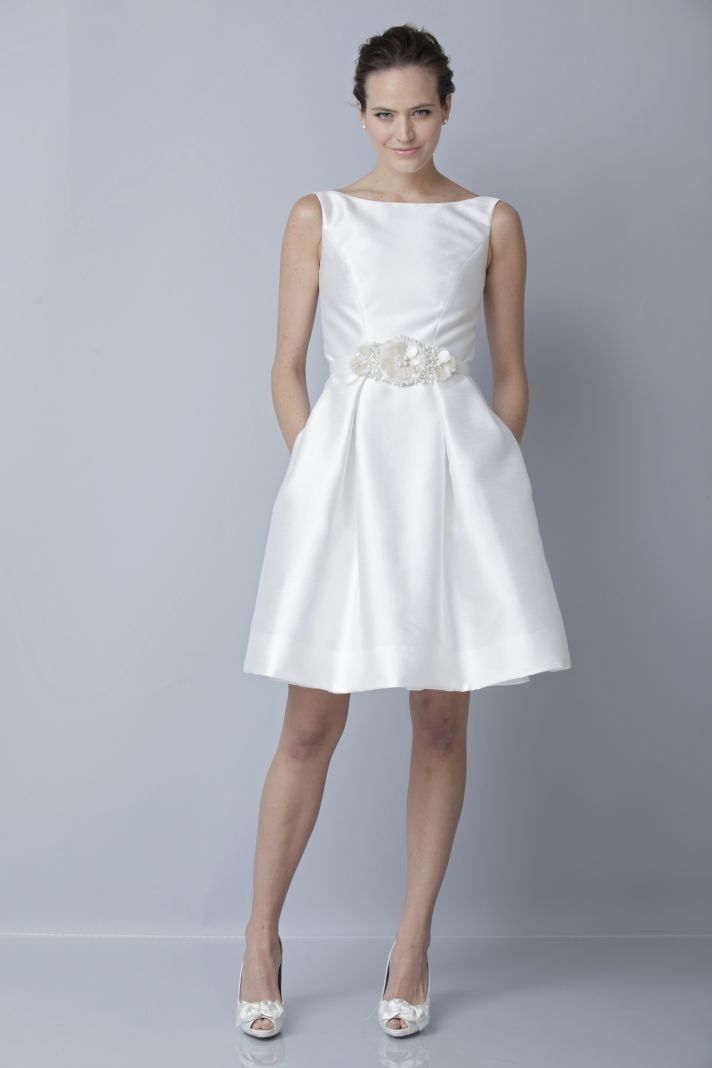 2013 wedding dress by Theia bridal gowns LWD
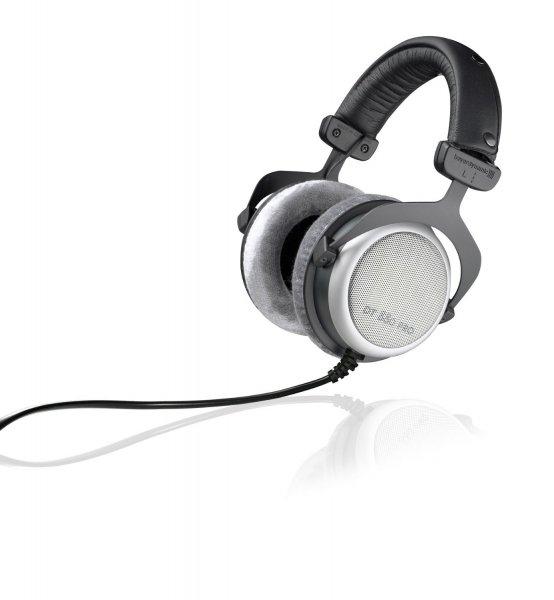 Beyerdynamic DT 880 Pro Premium Kopfhörer für 180,77€ bei Amazon.fr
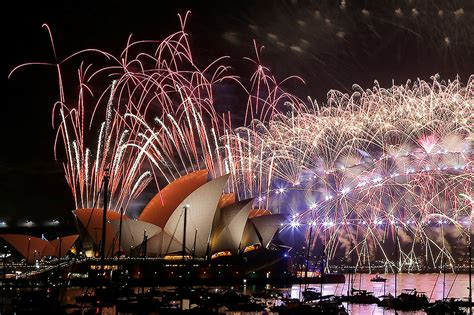 australia kicks off global new year party defying terror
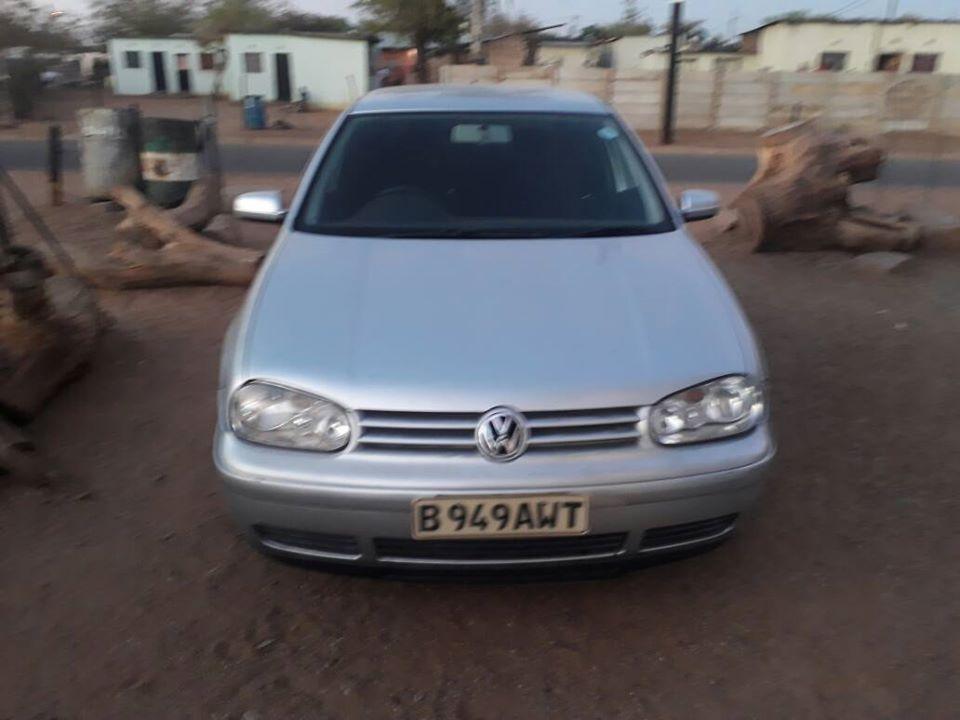 Golf 4 in Botswana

+---+

» Activity
Where the data includes pictures, leave them out and write out everything else exactly.

» Answer to the exercise
 2013 wedding dress by Theia bridal gowns LWD
 Beyerdynamic DT 880 Pro Premium Kopfhörer für 180,77€ bei Amazon.fr
 australia kicks off global new year party defying terror
 Golf 4 in Botswana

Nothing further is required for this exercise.